= TEXT PASSAGE =
===

First and most important, is it going to fit you, i.e. is that frame size suitable to your dimensions?


----------



## maveric (Oct 17, 2009)

Bikinfoolferlife said:


> First and most important, is it going to fit you, i.e. is that frame size suitable to your dimensions?


Well, I'm 6'0" and I measured my inseam to be 31". The frame is 18". I haven't seen the bike in person yet, but it sounds like it should be suitable, correct?

Thanks!


----------



## Bikinfoolferlife (Feb 3, 2004)

maveric said:


> Well, I'm 6'0" and I measured my inseam to be 31". The frame is 18". I haven't seen the bike in person yet, but it sounds like it should be suitable, correct?
> 
> Thanks!


Somewhat depends on how you like a bike to fit, and off the top of my head I'd say you're possibly on the tall side for that size, but if you like a smaller than larger frame, might work fine. The top tube would be a more important dimension than the seat tube length, Trek's current 8500 is apparently sized differently (in that they now have an 18.5) so hard to know. Is that a cycling inseam or your pant measurement? Are you a longer torso kind of guy? Long arms? My cycling inseam is longer than that (82cm/32.25") and I'm probably closer to 5'9" these days (shrinking with age from 5'10") otherwise fairly average; my bikes tend to be 18-19" seat tube, 23-23.5" effective top tube.

Of course, YMMV and a test ride would be a good thing (or actually go test ride a few different new bikes, too, taking note of the dimensions of not only the top tube and seat tube specs but also what stem and seat position setups they have, which also play a role).


----------



## maveric (Oct 17, 2009)

Bikinfoolferlife said:


> Somewhat depends on how you like a bike to fit, and off the top of my head I'd say you're possibly on the tall side for that size, but if you like a smaller than larger frame, might work fine. The top tube would be a more important dimension than the seat tube length, Trek's current 8500 is apparently sized differently (in that they now have an 18.5) so hard to know. Is that a cycling inseam or your pant measurement? Are you a longer torso kind of guy? Long arms? My cycling inseam is longer than that (82cm/32.25") and I'm probably closer to 5'9" these days (shrinking with age from 5'10") otherwise fairly average; my bikes tend to be 18-19" seat tube, 23-23.5" effective top tube.

===

Items drawn from a dataset:
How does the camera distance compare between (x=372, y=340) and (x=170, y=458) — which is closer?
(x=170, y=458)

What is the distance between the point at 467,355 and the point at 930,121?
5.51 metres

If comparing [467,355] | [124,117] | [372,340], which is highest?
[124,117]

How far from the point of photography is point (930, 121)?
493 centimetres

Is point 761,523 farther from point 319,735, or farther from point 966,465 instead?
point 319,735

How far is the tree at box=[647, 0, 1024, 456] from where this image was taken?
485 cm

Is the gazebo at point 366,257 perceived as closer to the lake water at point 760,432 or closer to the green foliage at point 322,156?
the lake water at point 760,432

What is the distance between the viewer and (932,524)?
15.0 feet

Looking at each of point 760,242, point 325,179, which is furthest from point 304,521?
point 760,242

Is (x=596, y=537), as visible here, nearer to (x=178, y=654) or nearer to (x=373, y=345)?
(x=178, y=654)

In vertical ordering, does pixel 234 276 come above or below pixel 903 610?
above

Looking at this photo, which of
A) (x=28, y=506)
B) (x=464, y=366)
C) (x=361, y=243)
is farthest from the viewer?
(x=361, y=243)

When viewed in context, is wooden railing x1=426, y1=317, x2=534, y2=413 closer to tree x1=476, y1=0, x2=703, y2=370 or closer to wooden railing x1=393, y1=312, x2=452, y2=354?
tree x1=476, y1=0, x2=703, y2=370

===

= INSTRUCTION =
Can you reproduce the frame-size thread word for word, starting at "Of course, YMMV" and ending at "play a role)."?

= TASK RESULT =
Of course, YMMV and a test ride would be a good thing (or actually go test ride a few different new bikes, too, taking note of the dimensions of not only the top tube and seat tube specs but also what stem and seat position setups they have, which also play a role).